=== Stated goal ===
Please output exactly the run of lines that starts at the line with "What is the measured" and ends at the last line of the records below.

--- Records provided ---

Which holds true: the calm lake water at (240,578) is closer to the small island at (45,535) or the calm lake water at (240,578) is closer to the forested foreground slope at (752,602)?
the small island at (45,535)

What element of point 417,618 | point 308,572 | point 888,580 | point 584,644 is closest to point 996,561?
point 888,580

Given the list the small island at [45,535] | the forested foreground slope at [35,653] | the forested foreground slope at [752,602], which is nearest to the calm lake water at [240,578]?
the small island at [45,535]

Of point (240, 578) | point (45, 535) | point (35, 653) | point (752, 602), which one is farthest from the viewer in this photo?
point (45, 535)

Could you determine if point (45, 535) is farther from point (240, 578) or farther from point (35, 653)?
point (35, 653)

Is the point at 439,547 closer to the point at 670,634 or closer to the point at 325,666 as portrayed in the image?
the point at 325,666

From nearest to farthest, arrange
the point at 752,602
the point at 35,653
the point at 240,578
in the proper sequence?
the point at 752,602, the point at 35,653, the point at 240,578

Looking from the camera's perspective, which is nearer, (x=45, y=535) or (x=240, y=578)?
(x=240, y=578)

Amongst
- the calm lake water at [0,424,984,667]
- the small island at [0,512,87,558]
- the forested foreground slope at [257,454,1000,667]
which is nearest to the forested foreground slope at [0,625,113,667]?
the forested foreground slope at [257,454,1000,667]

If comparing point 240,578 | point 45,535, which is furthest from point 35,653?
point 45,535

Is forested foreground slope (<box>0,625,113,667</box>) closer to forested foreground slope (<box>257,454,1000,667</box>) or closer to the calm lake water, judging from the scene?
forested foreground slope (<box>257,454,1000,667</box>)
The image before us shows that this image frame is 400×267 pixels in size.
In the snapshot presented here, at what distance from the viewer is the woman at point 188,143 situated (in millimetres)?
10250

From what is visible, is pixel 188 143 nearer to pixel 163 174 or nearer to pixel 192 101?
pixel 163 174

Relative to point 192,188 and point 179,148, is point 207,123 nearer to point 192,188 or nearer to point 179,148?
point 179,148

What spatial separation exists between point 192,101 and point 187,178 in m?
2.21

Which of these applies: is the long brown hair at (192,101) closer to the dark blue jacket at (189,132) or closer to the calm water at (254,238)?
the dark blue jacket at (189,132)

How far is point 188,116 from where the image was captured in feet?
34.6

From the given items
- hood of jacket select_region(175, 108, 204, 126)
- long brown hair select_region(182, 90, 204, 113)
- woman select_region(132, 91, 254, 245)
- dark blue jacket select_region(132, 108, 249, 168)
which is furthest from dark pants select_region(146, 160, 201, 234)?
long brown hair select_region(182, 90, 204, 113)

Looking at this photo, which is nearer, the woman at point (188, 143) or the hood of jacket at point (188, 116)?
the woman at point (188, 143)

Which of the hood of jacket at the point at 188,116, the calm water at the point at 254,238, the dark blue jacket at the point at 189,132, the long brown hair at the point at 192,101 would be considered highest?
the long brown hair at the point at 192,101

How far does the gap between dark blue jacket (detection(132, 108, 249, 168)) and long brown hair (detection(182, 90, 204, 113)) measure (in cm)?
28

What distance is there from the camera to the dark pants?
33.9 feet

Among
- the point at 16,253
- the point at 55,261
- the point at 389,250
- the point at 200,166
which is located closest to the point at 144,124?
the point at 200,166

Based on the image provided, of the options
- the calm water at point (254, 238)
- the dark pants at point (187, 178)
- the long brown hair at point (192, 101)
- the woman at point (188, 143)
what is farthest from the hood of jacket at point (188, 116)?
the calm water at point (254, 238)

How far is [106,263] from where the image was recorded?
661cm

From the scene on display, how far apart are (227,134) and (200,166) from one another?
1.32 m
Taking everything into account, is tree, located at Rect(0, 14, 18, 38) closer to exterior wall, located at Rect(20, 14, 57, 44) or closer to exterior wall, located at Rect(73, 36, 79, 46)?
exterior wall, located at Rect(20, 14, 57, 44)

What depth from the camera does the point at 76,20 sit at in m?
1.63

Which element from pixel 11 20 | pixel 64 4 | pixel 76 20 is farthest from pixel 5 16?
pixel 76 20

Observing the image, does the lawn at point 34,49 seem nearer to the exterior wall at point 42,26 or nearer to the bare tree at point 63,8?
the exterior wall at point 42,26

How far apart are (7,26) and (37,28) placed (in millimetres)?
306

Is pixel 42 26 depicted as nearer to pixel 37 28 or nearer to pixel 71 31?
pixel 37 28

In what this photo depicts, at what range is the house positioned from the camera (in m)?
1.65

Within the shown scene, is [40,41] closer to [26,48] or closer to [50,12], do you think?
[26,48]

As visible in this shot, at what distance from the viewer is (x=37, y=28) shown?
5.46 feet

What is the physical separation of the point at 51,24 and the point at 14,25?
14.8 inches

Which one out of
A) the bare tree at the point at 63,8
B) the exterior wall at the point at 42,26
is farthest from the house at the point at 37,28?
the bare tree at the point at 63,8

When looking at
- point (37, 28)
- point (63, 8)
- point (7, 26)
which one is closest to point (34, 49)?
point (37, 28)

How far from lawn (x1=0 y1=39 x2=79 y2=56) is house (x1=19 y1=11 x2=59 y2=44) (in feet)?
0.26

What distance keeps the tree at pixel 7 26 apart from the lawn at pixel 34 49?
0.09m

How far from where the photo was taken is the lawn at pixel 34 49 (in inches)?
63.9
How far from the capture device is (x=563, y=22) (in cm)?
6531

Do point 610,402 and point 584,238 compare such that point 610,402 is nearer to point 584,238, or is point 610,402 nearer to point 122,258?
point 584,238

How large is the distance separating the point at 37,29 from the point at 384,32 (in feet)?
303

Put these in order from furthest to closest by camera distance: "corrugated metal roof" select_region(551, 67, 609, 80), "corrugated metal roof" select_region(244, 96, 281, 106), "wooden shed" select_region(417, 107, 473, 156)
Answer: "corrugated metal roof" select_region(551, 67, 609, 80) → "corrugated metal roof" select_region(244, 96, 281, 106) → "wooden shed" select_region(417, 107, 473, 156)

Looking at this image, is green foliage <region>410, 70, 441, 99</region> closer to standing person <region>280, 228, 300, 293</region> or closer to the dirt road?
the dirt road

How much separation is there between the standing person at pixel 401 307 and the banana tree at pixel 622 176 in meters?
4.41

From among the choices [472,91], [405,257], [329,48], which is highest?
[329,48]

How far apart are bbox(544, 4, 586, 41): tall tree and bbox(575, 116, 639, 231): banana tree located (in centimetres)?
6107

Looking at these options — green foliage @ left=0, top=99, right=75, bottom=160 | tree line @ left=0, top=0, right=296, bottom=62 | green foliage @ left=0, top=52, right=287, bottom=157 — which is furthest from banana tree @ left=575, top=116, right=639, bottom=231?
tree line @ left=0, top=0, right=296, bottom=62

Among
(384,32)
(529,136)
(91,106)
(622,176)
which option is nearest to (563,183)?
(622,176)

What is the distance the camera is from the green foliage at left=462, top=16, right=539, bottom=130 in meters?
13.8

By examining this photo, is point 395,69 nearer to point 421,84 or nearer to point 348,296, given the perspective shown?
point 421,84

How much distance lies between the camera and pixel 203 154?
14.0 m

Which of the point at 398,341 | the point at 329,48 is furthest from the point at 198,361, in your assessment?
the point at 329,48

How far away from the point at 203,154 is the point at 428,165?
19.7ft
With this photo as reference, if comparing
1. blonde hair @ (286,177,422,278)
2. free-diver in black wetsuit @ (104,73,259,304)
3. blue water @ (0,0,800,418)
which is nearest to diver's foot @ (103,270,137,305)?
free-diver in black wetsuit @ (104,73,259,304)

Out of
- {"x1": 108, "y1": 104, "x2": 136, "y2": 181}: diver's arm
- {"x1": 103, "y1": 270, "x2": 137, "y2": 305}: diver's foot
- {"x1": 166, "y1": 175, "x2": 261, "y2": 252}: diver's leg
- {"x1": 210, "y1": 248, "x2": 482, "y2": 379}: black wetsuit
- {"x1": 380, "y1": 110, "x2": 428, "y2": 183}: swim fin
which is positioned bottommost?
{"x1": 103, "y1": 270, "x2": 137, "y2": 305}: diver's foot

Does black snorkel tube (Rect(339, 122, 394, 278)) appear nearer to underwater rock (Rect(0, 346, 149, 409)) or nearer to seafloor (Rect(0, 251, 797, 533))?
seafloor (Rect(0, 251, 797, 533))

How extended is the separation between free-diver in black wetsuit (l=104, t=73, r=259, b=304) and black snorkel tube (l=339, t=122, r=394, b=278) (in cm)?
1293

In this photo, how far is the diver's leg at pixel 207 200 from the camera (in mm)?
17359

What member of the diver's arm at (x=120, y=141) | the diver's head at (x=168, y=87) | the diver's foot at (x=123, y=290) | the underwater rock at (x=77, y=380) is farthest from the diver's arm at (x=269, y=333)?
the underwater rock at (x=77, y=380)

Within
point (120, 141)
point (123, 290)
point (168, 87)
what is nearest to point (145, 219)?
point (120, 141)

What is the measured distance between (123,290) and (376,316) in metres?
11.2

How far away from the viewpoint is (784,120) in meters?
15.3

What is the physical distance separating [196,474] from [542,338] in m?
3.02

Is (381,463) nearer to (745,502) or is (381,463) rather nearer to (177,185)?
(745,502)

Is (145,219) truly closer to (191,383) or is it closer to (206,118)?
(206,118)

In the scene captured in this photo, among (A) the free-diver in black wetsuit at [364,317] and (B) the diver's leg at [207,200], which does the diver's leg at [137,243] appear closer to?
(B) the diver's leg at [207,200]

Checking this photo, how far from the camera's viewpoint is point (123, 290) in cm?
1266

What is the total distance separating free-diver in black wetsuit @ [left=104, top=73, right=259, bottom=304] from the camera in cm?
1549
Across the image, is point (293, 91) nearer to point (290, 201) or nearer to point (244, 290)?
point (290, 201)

---

=== In response ===
What is the measured distance between (123,290) and (376,316) in metres?
11.2

How far away from the viewpoint is (784,120) in meters?
15.3

What is the physical distance separating [196,474] from [542,338] in m?
3.02

Is (381,463) nearer to (745,502) or is (381,463) rather nearer to (177,185)?
(745,502)

Is (145,219) truly closer to (191,383) or is it closer to (206,118)?
(206,118)

In the scene captured in this photo, among (A) the free-diver in black wetsuit at [364,317] and (B) the diver's leg at [207,200], which does the diver's leg at [137,243] appear closer to?
(B) the diver's leg at [207,200]

Checking this photo, how far from the camera's viewpoint is point (123, 290) in cm?
1266

What is the total distance separating free-diver in black wetsuit @ [left=104, top=73, right=259, bottom=304] from the camera in cm?
1549
Across the image, is point (293, 91) nearer to point (290, 201) or nearer to point (244, 290)?
point (290, 201)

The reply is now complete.